Whether conscious or not, sport analogies are important folk reference points that reinforce statistical and experimental worldviews and their, largely unquestioned, validity. But, how far should such analogies travel? I’ve argued that, outside of a lab, basketball is the ideal arena to show where statistics might tell “the truth” (or get as close to it as we reasonably can).
The problem, however, is that most interventions that we evaluate and the contexts in which they are situated are not nearly so simple as the basketball arena. I’ve argued previously in a critique of a recent paper inappropriately advocating experimental approaches for evaluating complexity that experimental (and, to some degree, statistical thinking more broadly) fits when the problems being addressed and interventions are relatively simple, when control is both possible and desirable (i.e., closed systems), when change processes are expected to be linear, and where contextual and intervention features are stable.

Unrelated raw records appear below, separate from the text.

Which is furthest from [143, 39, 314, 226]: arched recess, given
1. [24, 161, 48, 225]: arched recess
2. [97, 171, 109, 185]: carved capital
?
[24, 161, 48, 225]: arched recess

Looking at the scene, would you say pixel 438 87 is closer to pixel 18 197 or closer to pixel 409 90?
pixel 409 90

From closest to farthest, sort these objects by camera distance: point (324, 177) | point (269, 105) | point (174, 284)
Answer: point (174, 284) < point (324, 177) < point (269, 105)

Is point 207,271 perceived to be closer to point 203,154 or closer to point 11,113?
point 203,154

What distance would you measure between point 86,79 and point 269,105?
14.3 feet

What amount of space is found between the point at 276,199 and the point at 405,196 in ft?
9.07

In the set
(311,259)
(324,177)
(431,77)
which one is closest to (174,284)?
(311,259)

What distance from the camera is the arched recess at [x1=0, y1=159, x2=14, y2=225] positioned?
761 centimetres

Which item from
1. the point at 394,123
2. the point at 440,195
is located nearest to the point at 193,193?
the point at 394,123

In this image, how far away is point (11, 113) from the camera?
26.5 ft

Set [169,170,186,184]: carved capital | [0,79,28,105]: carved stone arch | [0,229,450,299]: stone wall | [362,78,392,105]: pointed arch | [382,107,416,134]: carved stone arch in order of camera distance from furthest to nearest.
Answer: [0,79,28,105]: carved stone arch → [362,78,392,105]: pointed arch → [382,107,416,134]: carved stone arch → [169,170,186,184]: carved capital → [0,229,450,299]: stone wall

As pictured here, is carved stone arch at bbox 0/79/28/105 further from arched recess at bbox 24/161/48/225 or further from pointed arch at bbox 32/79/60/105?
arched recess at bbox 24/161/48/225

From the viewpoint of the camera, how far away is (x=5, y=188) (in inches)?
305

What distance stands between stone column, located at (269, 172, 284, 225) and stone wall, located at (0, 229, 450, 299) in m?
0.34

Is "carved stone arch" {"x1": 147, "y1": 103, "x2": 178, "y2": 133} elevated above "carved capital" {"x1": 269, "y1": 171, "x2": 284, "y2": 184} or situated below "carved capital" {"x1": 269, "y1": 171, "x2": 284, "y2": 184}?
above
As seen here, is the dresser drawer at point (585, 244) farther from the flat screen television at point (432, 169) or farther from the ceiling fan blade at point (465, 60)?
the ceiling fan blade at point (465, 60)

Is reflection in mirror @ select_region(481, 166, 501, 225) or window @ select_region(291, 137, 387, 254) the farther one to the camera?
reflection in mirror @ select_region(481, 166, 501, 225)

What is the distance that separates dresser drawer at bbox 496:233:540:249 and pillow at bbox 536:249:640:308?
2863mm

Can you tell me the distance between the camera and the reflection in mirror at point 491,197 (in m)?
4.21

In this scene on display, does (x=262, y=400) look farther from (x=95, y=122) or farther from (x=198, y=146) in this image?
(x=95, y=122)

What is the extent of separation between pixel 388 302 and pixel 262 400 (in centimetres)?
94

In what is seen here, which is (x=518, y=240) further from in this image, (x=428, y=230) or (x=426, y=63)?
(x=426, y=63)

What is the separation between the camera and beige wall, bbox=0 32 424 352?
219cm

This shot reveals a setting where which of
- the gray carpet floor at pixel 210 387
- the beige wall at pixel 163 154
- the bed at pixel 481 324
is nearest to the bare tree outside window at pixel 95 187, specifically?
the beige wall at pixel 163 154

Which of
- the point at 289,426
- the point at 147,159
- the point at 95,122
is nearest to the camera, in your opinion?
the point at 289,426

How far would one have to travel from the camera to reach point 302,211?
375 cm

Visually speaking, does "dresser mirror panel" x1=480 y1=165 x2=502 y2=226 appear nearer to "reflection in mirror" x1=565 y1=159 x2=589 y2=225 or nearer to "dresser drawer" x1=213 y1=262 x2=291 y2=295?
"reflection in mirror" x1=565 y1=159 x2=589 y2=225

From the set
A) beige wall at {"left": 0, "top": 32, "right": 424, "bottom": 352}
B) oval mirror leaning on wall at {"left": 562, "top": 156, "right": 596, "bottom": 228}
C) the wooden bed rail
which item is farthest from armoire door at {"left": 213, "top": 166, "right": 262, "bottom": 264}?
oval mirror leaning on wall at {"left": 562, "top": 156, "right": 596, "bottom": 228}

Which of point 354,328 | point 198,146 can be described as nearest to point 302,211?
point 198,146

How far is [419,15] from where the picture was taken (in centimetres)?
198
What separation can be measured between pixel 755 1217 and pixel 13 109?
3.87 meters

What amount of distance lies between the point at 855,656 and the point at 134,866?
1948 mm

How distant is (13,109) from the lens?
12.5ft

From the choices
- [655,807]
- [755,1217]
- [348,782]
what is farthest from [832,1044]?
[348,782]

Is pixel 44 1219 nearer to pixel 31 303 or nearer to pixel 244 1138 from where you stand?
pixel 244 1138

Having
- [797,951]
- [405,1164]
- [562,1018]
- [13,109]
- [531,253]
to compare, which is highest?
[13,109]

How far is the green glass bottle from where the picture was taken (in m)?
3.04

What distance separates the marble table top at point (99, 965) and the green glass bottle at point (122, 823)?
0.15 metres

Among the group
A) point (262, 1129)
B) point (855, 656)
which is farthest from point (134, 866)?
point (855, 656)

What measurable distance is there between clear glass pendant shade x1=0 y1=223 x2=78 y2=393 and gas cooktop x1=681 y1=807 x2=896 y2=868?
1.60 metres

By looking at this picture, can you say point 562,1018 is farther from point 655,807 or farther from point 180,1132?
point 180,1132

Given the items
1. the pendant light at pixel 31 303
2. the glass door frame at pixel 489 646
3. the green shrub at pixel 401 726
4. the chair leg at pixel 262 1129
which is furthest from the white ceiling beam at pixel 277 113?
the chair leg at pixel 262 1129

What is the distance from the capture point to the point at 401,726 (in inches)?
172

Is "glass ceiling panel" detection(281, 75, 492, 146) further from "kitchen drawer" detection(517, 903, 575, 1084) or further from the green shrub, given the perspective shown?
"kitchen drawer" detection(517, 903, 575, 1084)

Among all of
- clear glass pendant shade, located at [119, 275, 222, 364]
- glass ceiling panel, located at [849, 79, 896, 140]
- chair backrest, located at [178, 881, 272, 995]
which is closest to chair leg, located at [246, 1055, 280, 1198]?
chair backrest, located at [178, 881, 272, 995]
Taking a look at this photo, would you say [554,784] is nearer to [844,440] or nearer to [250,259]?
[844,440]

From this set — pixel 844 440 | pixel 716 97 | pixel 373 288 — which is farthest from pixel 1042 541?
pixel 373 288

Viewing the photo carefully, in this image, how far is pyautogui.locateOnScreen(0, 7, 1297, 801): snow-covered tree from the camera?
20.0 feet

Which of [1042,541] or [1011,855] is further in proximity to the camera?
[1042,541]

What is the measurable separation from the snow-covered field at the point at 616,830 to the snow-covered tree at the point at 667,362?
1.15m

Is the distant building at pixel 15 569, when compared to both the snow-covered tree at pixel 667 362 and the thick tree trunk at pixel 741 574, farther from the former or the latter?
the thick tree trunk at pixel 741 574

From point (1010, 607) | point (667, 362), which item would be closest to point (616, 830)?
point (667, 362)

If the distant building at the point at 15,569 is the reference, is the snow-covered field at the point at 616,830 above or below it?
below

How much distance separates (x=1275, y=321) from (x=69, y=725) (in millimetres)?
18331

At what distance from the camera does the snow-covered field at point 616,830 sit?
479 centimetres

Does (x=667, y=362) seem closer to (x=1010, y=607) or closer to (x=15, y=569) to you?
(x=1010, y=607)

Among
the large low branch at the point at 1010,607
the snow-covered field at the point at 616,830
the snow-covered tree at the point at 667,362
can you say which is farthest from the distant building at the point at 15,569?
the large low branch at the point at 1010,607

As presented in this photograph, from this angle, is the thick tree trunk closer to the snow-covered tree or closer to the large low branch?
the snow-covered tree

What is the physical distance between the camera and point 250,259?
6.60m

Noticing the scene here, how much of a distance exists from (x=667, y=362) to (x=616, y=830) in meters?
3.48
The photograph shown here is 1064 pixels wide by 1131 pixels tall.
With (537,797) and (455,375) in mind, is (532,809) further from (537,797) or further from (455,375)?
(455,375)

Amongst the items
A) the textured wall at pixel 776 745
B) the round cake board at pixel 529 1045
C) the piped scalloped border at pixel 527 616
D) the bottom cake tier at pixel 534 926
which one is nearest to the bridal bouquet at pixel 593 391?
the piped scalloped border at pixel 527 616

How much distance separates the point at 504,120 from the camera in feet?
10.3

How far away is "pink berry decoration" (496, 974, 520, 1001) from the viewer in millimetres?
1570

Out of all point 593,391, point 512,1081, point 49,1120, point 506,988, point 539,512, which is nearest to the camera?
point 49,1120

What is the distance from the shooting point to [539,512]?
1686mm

I think we still don’t appreciate just how rare such circumstances are, which is why they have to be created artificially. This artificiality to close, control, simplify, stabilise, and standardise means that method leads intervention design, when it really must be the other way around.
Many interventions are ineluctably situated in open systems, have multitudes of agents, and manifold interconnections. Relatively little that matters can be controlled. Much is irregular and unstable. Much can’t (or shouldn’t) be standardised. Change is often emerges from interactions between interventions and their environments, and that change is often non-linear. It would be nice if we could simply and efficiently compute another MVP — the Most Valuable Project. But, it’s worth asking how much is your intervention and its context is like a basketball game? The answer to the basketball analogy should help you to understand when statistics and experiments are a good fit, and when they’re a very poor fit indeed.